## Captioned web images
============

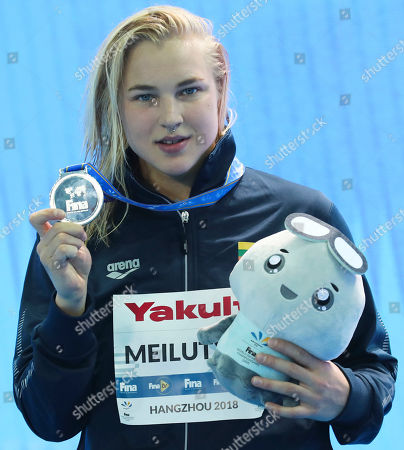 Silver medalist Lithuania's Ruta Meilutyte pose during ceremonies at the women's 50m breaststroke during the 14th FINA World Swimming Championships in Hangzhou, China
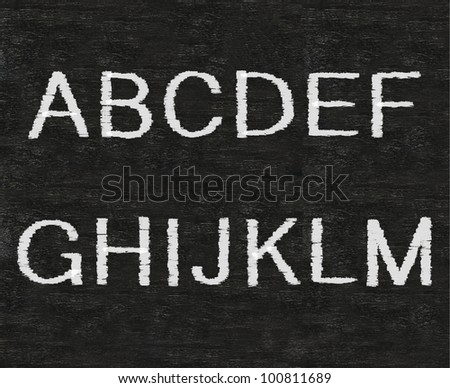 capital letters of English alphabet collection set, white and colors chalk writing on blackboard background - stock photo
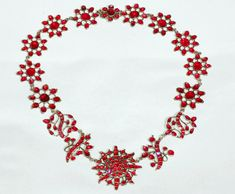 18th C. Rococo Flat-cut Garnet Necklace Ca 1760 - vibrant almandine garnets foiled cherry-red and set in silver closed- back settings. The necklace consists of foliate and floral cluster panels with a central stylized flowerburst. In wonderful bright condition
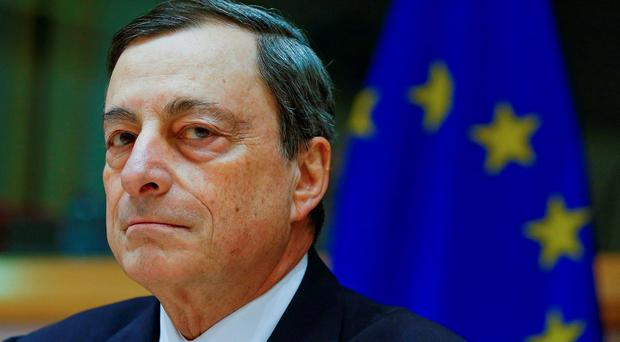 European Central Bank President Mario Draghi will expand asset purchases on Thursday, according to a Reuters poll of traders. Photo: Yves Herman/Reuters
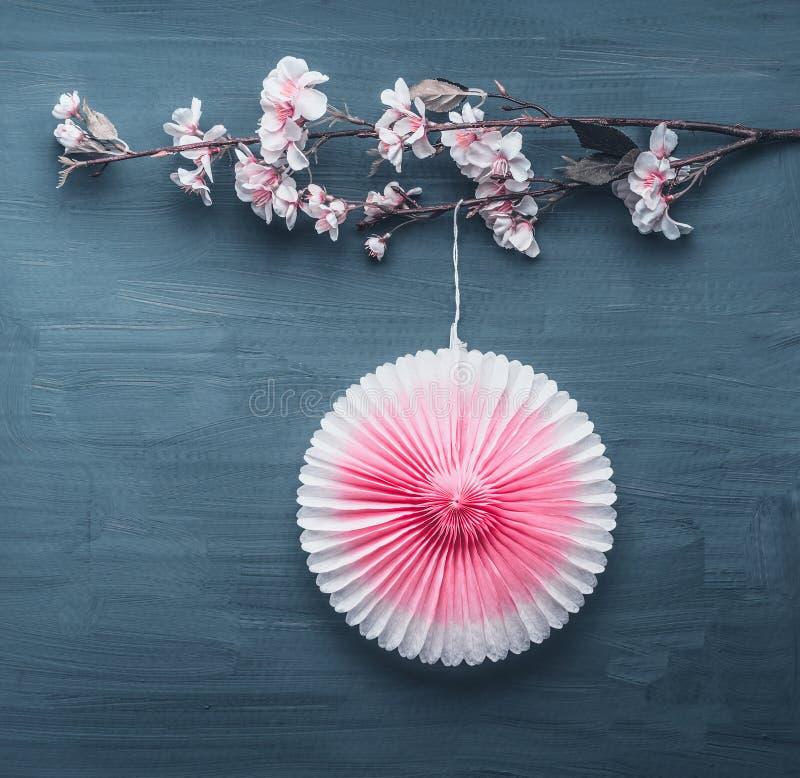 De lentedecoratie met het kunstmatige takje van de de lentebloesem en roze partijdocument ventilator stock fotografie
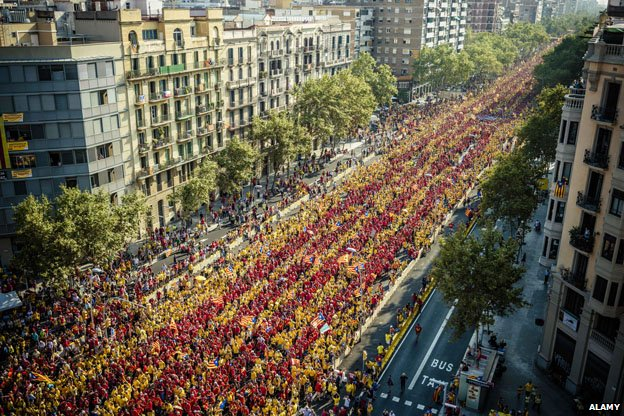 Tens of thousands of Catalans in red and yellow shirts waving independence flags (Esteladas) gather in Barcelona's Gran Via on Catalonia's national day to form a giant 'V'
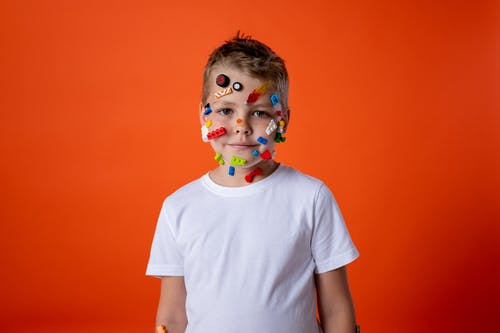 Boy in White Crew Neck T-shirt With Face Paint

============

## Assignment
Leave every picture out and output the records exactly.

## Written solution
 Silver medalist Lithuania's Ruta Meilutyte pose during ceremonies at the women's 50m breaststroke during the 14th FINA World Swimming Championships in Hangzhou, China
 capital letters of English alphabet collection set, white and colors chalk writing on blackboard background - stock photo
 18th C. Rococo Flat-cut Garnet Necklace Ca 1760 - vibrant almandine garnets foiled cherry-red and set in silver closed- back settings. The necklace consists of foliate and floral cluster panels with a central stylized flowerburst. In wonderful bright condition
 European Central Bank President Mario Draghi will expand asset purchases on Thursday, according to a Reuters poll of traders. Photo: Yves Herman/Reuters
 De lentedecoratie met het kunstmatige takje van de de lentebloesem en roze partijdocument ventilator stock fotografie
 Tens of thousands of Catalans in red and yellow shirts waving independence flags (Esteladas) gather in Barcelona's Gran Via on Catalonia's national day to form a giant 'V'
 Boy in White Crew Neck T-shirt With Face Paint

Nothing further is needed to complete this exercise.